Because Galeano’s mythical framework–that football was once a beautiful game most powerfully expressed by Brazil ’70 and now corrupted by the Fall of commercialization and globalization–is one accepted by the majority of sports writer and perhaps of fans as well, it’s important to point out that this is, in fact, a myth. If professionalism has really reduced the quality of football, perhaps we should extend this thinking to other fields of human endeavor. Would you trust your triple bypass to a cold, mercenary professional when you could have a loving amateur practitioner instead? But perhaps surgery lacks football’s basis in playful creativity, in which case you should definitely stick to amateur theater for your entertainment needs.
What makes Galeano’s book work is the fact that he recognizes this mythical structure for what it is, presenting the Fall as always already behind us. Frustrated with the money-driven circulation of players in the modern game? Galeano notes that the professional game in South America emerged in the 1930s to combat the flight of players to Europe. Tired of the commercialism that is ruining the sport? No doubt you will lament, as this book does, the emergence of jersey sponsorship in the mid 1950s. Galeano is well aware that the game slipped into the way of all flesh well before the onset of Sky Sports or Champions League money.
Most fans imagine that the Fall has happened slightly before the onset of their own middle-age (as it happens, just about the time that the actors on the pitch start to become consistently younger than themselves). One might thus expect Galeano, born in 1940, to lose his sense of wonder right around the time of Brazil ’70. It is probably fair to say that the tone of the book does sour at about that time, darkening into the 80s and through the 90s.

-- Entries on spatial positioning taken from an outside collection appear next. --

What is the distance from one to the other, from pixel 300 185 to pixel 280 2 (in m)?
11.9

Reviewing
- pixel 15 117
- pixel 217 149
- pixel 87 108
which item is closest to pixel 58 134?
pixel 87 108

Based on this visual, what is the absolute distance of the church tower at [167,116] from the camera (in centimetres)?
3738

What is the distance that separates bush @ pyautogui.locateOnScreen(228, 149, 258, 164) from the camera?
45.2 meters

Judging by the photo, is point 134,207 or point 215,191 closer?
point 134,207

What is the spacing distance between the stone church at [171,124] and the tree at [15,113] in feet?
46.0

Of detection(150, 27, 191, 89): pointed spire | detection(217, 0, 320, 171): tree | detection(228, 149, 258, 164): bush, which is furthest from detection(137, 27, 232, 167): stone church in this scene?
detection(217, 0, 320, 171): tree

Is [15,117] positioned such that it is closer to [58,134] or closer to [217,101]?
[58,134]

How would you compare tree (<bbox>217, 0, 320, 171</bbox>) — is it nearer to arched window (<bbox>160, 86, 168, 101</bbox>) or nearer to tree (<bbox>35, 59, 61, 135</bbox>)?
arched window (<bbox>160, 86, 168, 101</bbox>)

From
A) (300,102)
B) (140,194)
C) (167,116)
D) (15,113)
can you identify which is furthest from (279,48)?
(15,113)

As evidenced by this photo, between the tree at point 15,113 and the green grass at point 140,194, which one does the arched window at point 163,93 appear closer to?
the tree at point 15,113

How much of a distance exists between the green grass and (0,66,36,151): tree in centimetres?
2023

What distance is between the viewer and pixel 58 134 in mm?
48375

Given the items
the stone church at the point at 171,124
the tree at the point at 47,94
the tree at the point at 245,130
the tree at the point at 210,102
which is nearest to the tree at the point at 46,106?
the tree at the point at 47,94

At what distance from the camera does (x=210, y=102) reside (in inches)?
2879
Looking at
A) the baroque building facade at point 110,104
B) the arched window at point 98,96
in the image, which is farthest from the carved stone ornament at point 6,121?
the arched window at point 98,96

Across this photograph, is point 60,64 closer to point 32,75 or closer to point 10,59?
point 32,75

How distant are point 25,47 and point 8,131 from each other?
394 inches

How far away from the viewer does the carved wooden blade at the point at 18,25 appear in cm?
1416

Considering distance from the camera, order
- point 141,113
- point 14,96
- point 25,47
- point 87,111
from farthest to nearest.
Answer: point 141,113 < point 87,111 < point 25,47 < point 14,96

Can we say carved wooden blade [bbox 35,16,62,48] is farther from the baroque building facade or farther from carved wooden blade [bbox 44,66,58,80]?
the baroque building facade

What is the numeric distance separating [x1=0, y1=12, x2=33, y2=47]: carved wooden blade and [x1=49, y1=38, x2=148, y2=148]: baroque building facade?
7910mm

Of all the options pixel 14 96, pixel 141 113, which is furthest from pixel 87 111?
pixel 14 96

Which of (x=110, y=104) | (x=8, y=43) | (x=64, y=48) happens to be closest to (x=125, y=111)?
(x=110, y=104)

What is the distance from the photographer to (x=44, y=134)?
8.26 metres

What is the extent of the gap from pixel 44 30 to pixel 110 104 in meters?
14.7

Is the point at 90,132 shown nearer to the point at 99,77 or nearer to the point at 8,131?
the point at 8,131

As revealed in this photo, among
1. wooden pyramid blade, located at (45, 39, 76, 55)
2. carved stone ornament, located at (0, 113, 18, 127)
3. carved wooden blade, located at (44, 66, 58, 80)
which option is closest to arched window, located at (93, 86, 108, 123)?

The first edition of the book ends shortly after the 1994 World Cup. Later editions, however, offer an “Extra Time” with new entries for each of the later World Cups as well. Readers will be pleased that Galeano made this concession to the mechanical sports industry he ridicules and its transparent profit motive, for the additions are welcome notwithstanding their increasingly bitter tone. Yet just when all hope seems lost, World Cup 2010 ends with an unexpected burst of joy.
On the first day of the World Cup, I hung a sign on the door of my house that said: “Closed for soccer.”
When I took it down a month later, I had played sixty-four matches, beer in hand, without budging from my favorite chair.
The exploit left me drained, muscles stiff, throat raw, but already I feel nostalgic.
It is a plan worth emulating this June.
In March, I’ll be turning to Alex Bellos’s Futebol: The Brazilian Way of Life. It’s the main resource for English-speakers on Brazilian football, so it will be another great lead up to this summer. It was written while Bellos was serving as a Brazilian correspondent for The Guardian, and he went on to ghost-write Pelé’s autobiography. He has since written a highly regarded popular book on math, which suggests he can make any topic exciting.